**Stated exercise A**
In the forum thread on survival kits, what does MrFixIt suggest using instead of the puck?
**Stated exercise B**
Extend the forum thread on survival kits past its last sentence.

**Page extract**
Agree with Welderguy. You look like you have most stuff covered but that extremely cheap lighter isn't good. Better quality and a couple would be nice. You have all that other heavy stuff a couple more isn't a big difference. Also not planning on needing a compass isn't good. I'd get one you at least know works.

----------


## hunter63

You can add a stove to your canteen set up....those are still the best compact, light, set up I have ever used.

Guests can not see images in the messages. Please register in the forum.

----------


## welderguy

As you browse around this forum you will see that most if not all have a huge redundancy factor to there kits. For example, I carry a lighter in my pocket, have a dedicated fire starting kit with a lighter, magnesium and ferro rod, strike anywhere matches, steel wool and a 9v battery. plus matches and a lighter in my mess kit.

----------


## Billy13426

I carry a lighter in my canteen case and another in my fire kit i will start working on a list soon of everything i carry. And wilderness med i do know that the compass works I have used it several times and it works just fine. The only reason i dont feel i need a better one is the cost and I know that it works.

----------


## Billy13426

My fire kit is a bic lighter, strikeforce ferro rod, magnifying glass, fatwood (courtesy of Mrfixit), wood shavings, matches and cotton balls

----------


## MrFixIt

Pretty good set up Billy.
Look into a good headlamp, WalMart has a real nice inexpensive one that is very bright and has a couple different modes.
I would change the puck to a diamond stone. Less weight and smaller.
What about an emergency food source, like a few Clif bars, beef jerky or trailmix?
You seem to have a good start and it can only get better with experience.

----------


## Billy13426

I forgot to mention my small sharpener to the puck is mostly for the machete. And I always pack food when I go out i just didnt show any in the video. I will have to look out for the headlamp as well. Thank you for the suggestions

----------


## crashdive123

I haven't watched the entire vid yet, but I will.  Your wool blanket looks like a moving blanket (used to pad things in a moving van).  If it is - be careful.  They don't like to get wet.  They tend to smell badly and kind of fall apart.

Raw records:
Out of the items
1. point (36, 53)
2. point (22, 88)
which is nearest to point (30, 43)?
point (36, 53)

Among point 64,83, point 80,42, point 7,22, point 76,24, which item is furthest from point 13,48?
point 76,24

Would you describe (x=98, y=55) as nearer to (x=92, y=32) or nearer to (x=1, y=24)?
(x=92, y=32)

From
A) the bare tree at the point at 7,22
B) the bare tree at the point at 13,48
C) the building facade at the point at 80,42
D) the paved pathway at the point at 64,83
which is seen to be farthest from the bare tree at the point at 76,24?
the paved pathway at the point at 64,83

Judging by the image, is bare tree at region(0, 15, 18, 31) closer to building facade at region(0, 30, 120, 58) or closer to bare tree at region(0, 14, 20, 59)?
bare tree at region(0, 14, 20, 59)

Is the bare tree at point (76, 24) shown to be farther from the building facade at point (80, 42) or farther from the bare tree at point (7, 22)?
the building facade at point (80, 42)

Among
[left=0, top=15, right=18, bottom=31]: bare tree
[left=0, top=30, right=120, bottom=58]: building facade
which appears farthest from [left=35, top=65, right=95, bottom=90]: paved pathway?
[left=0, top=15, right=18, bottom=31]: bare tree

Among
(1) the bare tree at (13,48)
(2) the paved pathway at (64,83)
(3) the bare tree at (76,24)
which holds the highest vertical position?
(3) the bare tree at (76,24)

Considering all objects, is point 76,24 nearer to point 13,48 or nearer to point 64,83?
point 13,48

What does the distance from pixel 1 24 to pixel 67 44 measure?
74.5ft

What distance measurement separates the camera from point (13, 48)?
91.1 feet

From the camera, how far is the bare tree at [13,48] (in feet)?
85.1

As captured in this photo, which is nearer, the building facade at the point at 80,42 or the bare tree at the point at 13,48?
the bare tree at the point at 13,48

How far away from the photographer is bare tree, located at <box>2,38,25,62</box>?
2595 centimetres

**Task output A**
A diamond stone.

**Task output B**
----------


## Billy13426

they are the cheap ones but i plan on upgrading them soon with the harbor freight ones

----------


## crashdive123

> they are the cheap ones but i plan on upgrading them soon with the harbor freight ones


I can honestly say that I have never heard that statement before.  It did give me a chuckle.

You could also look into lightweight sleeping bags.

----------


## hunter63

> I can honestly say that I have never heard that statement before.  It did give me a chuckle.
> 
> You could also look into lightweight sleeping bags.


Bhohahaha....Ya beat me too it....I would have never guessed in a 1243 days I would ever hear that statement.....

Man,..... send that to Harbor Freight and be the company spokesman......

----------


## welderguy

Harbor freight sells wool blankets??

----------


## hunter63

http://www.harborfreight.com/60-inch...ket-92625.html

----------


## welderguy

> http://www.harborfreight.com/60-inch...ket-92625.html


Wow never knew that !!!! I wonder what else I missed in that store !!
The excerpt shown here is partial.